QUESTIONS ON THE MATERIAL:
• A. According to the passage on the Malaysian Armed Forces Parachutist Badge, which air forces mainly trained Malaysian airborne troops from 1967 to the mid-1980s?
• B. Extend the passage on the Malaysian Armed Forces Parachutist Badge, picking up right after its final sentence.

SOURCE TEXT:
——————————
The design of the Malaysian Armed Forces (MAF) Parachutist Badge has undergone three major stages of evolution, reflecting the changing nature of the nation's airborne forces and their international influences.

===== 1967 to Mid-1980s: The British and New Zealand Influence =====
During this initial period, Malaysian airborne troops were primarily trained by the Royal Air Force (RAF) and the Royal New Zealand Air Force (RNZAF). Consequently, the badge design was nearly identical to the United Kingdom Parachute Badge with Wings. This era established the foundational standards for Malaysian airborne forces, heavily leaning on Commonwealth traditions.

===== Mid-1980s to Mid-1990s: The Special Forces Design =====
In the mid-1980s, the Special Warfare Training Centre (SWTC) introduced a new design inspired by the Special Air Service Parachutist Badge. This shift was driven by two primary factors:

- Status Distinction: At the time, nearly all parachute-trained personnel in the MAF were members of Gerak Khas (Special Forces). Leadership felt that the standard British "regular" wings did not sufficiently reflect the elite status of special forces.
——————————
(Collected data)
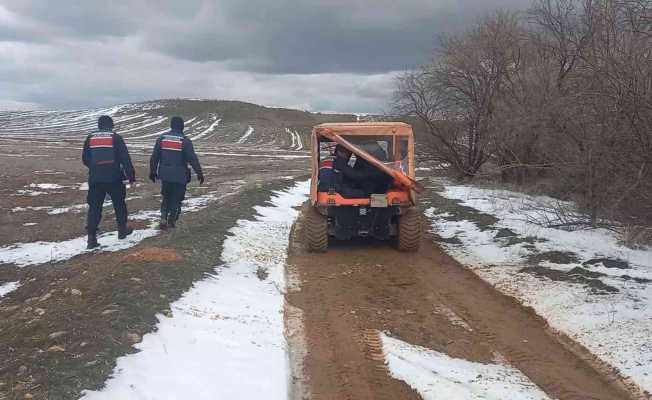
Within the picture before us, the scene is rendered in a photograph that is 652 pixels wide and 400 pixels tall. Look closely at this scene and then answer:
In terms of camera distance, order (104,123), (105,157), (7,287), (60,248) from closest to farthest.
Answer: (7,287) → (105,157) → (104,123) → (60,248)

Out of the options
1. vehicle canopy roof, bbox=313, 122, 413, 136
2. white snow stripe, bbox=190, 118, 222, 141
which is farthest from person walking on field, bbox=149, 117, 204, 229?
white snow stripe, bbox=190, 118, 222, 141

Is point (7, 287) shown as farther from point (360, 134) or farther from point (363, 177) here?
point (360, 134)

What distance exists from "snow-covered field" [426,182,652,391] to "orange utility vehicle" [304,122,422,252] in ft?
3.98

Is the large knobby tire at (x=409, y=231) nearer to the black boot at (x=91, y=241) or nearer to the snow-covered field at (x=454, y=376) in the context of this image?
the snow-covered field at (x=454, y=376)

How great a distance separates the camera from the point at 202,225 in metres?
10.7

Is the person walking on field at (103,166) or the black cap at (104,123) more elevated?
the black cap at (104,123)

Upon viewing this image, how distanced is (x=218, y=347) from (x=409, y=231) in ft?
17.0

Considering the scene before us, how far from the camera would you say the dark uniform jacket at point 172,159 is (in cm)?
952

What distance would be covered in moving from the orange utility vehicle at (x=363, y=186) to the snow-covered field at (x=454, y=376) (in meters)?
4.23

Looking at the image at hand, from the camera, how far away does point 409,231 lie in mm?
9680

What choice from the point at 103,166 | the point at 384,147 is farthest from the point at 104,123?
the point at 384,147

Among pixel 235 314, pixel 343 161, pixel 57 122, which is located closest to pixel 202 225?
pixel 343 161

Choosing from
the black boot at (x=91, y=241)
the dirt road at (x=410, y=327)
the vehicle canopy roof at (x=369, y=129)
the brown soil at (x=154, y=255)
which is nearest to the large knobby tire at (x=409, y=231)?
the dirt road at (x=410, y=327)

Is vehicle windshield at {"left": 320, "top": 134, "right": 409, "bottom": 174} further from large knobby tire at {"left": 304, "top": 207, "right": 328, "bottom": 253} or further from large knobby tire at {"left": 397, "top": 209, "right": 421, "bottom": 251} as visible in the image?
large knobby tire at {"left": 304, "top": 207, "right": 328, "bottom": 253}
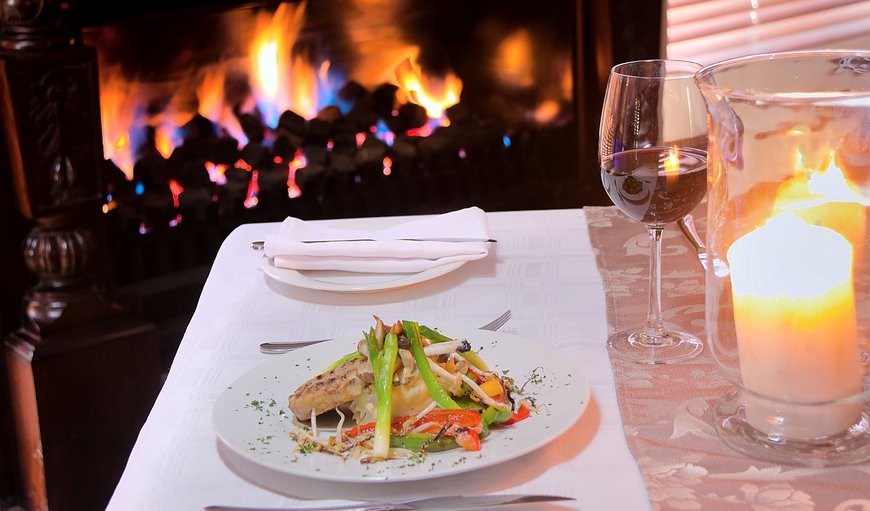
——————————
ANSWERS BY ITEM:
• A. The Royal Air Force (RAF) and the Royal New Zealand Air Force (RNZAF).

• B.
- National Identity: There was a strong desire to establish a unique, home-grown insignia that belonged specifically to Malaysia.

===== Mid-1990s to Present =====
With the formation of regular airborne units, such as the 8th Battalion (Parachute) Royal Rangers, the Special Forces-centric design became less practical for the wider army. A "neutral" badge was designed to be worn by all parachute-trained personnel, regardless of whether they were in special forces or regular airborne units.

The current insignia is inspired by the Second World War-era British Armed Forces Parachute Badge (Tropical Dress), which was traditionally worn by airborne-trained British troops stationed in tropical regions. This design choice maintains a historical link to Commonwealth traditions while providing a distinct look for the modern Malaysian Armed Forces (MAF). While the badge design is now standardised across the MAF, a specific distinction exists for the 10th Parachute Brigade. This brigade serves as the Malaysian Army's special operations infantry, frequently compared to the US Army's 75th Ranger Regiment. Personnel who graduate from the Basic Rapid Deployment Force Course (associated with the 10th Parachute Brigade) wear a blood-red cloth lapel behind their badge.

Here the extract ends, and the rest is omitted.